Para quem afirma “ser a própria imagem da ética”, a candidata Patrícia tem muito a explicar sobre a própria chapa. O candidato a vice-prefeito escolhido por ela, Leonardo Salazar, responde por uma série de irregularidades do tempo em que presidia o comitê gestor do São João de Caruaru. A gestão do vice da candidata carioca é investigada pelo Ministério Público e pelo Tribunal de Contas do Estado. Em outra operação questionada pelos órgãos de controle, Leonardo autorizou pagamentos a empresários de bandas antes dos shows serem realizados, o que também é proibido pela legislação.

Em 2017 o vice de Patrícia era a pessoa responsável por todos os eventos realizados em Caruaru, como comprova o Diário Oficial do Município, publicado no dia 17 de fevereiro daquele ano. Para o Ministério Público de Contas de Pernambuco o São de Caruaru, coordenado por Leonardo Salazar, apresentou “irregularidades graves que atentam contra os princípios da administração pública”, como afirmou no relatório o procurador Cristiano Pimentel. O promotor descobriu irregularidades na licitação, que ultrapassava os 3 milhões de reais para a montagem da estrutura da festa. O Ministério Público deu uma nota de improbidade à gestão de Salazar e pediu a rejeição das contas de Caruaru. E com contas rejeitadas, os municípios têm dificuldades para assinar convênios.  

No ano seguinte, o Ministério Público abriu inquéritos contra quatro licitações do São João de Caruaru, que tinha Leonardo Salazar como coordenador. Mais que isso, ele tinha a responsabilidade de acompanhar e fiscalizar todos os contratos, conforme está no Diário Oficial do MP. A soma total dos quatro processos investigados pelo Ministério Público ultrapassava os 2,8 milhões de reais. Em janeiro de 2019, o vice de Patrícia foi nomeado vice-presidente da Fundação de Cultura e Turismo de Caruaru. Ele autorizou pagamentos de mais de um milhão de reais, a artistas de fora do Estado, antes que os shows tivessem acontecido. O caso também está sendo investigado pelo Ministério Público, porque o que ocorre normalmente é o pagamento de parte dos cachês antecipado e outra parte só após a prestação dos serviços. Entre as empresas que receberam de véspera está a Masa Societária Ss, que tem como sócio administrador o fundador da Villa Mix, a mesma que foi alvo da operação Maus Caminho, da Polícia Federal, em 2016, num escândalo com verbas na saúde. O valor repassado foi de R$ 460 mil por dois espetáculos.

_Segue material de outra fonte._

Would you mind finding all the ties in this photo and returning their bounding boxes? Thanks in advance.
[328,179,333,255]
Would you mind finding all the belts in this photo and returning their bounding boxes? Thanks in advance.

Em apenas três anos de gestão pública, o vice de Patrícia Domingos acumula passagens por uma série de investigações e inquéritos, que para o Ministério Público configuram reais prejuízos à população. Sendo Patrícia uma delegada, é de se estranhar não ter investigado a biografia do seu próprio colega de chapa, ainda mais quando os casos em questão tiveram tanta repercussão na imprensa, com notícias em alguns dos mais importantes veículos de Pernambuco e do país.